Le lendemain matin, ils jouent à un enterrement puis se retrouvent au PMU du coin avec la famille et les amis du défunt, Franckie, fils de Carl Schwarz, alias Croc-en-Jambe qui est le chef d’un cartel de drogue. Ce capitaine croche-pied consent à partager le trafic avec deux autres gangs. À partir du verre et des mots de trop, nos deux musiciens vont vite basculer dans une aventure qui sera plus que riche en émotion, voire ballottés entre l’enfer et le monde des vivants…

C’est l’histoire d’un règlement de compte glacial et sans pitié, entre gangs, enrichie par du sang, des larmes mais aussi de l’amour ! Un élément inéluctable lorsque la brutalité entoure deux jeunes adultes un peu exclus par leurs proches avec forcement l’envie de partir loin (à Paris) sans même dire au revoir. Ah, les rebelles !
Tous les ingrédients sont donc présents pour faire un album coquet et remarquable, un vrai délice visuel !

Tout ça pour dire qu’une fois de plus, ces talentueux auteurs jouent la carte du scénario et du dessin à quatre mains, ce qui est fort plaisant. Après tout, on ne change pas une équipe qui gagne. Il est inutile de dire que le mélange de la dynamique et de l’osmose qui forme ce duo infernal s’essouffle. Pour cet album, le fil de l’histoire est soigneusement tissé et manipulé avec grand soin.

PS: On me dit à l’oreillette que Bruckange n’existe pas ou alors même Google pas ne connaît pas… Oh…hé, ça coûte rien de regarder !

Ah oui au fait… si vous aimez les éditions 6 pieds sous terre ou si vous ne les connaissez pas, sachez que l’album Qu’importe la mitraille est toujours disponible dans toutes les bonnes librairies !
J’en profite donc pour vous donner gentiment l’envie de lire l’album Qu’importe la mitraille ci-dessous:

Qu’importe la mitraille, Moog & Lehmann. Éd. 6 pieds sous terre

Un beau bébé de 64 pages est née en 2016 grâce à l’amitié de ces deux auteurs qui ont traversés les lourdes épreuves qu’offre le monde de la BD comme on dit mais plus particulièrement le monde de l’édition. L’album met en lumière les expériences et points de vue des deux auteurs Nicolas Moog et Matthias Lehmann, acquis au gré du temps car il s’agit là d’une collection de souvenirs. Certaines de ces pages ont étés déjà publiées dans les revues JADE et ALIMENTATION GÉNÉRALES entre 2007 et 2015.

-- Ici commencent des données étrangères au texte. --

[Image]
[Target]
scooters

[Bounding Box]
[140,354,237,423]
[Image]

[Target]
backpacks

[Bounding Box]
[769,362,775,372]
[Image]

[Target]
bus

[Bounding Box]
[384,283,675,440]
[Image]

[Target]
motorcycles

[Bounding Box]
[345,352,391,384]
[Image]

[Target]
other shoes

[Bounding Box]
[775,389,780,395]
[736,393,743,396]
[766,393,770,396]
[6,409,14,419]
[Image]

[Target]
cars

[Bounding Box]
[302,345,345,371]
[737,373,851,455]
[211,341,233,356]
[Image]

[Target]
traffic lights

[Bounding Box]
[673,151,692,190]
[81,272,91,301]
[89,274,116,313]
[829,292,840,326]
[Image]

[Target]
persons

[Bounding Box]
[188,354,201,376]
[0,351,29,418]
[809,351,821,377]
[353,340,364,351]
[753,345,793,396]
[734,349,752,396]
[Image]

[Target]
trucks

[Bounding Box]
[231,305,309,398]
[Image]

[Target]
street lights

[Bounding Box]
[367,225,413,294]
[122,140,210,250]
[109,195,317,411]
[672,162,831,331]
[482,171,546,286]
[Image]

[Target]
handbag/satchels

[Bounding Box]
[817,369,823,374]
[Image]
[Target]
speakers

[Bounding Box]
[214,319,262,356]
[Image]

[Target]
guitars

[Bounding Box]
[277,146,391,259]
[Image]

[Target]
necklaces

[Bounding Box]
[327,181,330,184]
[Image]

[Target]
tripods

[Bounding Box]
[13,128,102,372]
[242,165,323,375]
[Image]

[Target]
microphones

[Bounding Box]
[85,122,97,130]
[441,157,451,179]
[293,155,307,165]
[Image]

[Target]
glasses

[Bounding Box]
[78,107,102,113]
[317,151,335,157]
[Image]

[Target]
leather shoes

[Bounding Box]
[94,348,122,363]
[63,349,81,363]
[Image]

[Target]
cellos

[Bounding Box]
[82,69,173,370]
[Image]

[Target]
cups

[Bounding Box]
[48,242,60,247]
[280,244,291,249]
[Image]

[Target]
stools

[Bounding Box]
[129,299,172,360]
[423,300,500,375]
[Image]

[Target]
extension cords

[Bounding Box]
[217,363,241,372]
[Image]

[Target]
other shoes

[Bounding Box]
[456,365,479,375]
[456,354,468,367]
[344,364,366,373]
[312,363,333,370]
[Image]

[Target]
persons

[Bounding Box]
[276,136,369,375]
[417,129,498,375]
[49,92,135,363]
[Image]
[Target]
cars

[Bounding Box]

On y voit la naissance des fanzines dans les années 90 qui bousculent les codes de la bande dessinée à la papa, les aléas pendant le festival d’Angoulême ou encore les échecs auquels ils font face et tout cela raconté avec humilité parfaite qui rappelle à certains moment un album de Carlos Gimenez, intitulé Les Professionnels.
Une vague de clins d’œil est aussi très présente au fil de la lecture.
J’y ai personnellement vu un vrai travail d’équipe et deux auteurs qui ont pour vocation de ne pas rester dans le rang des sages bédéastes. La narration et les dessins sont partagés avec égalité mais aussi une justesse de ton.

J’ai lu cet album en me posant une centaine de questions au sujets des conditions de vie des auteurs qui comme nous le savons tous plus ou moins, sont malheureusement de plus en plus difficiles pour beaucoup d’entre eux.

Ce duo offre donc un style de bande dessinée que l’on peut classer dans le répertoire de l’alternatif voire de l’underground. Quant au style graphique des auteurs, les traits assez souples et les tons bichromés donnent une représentation moins dure que la réalité.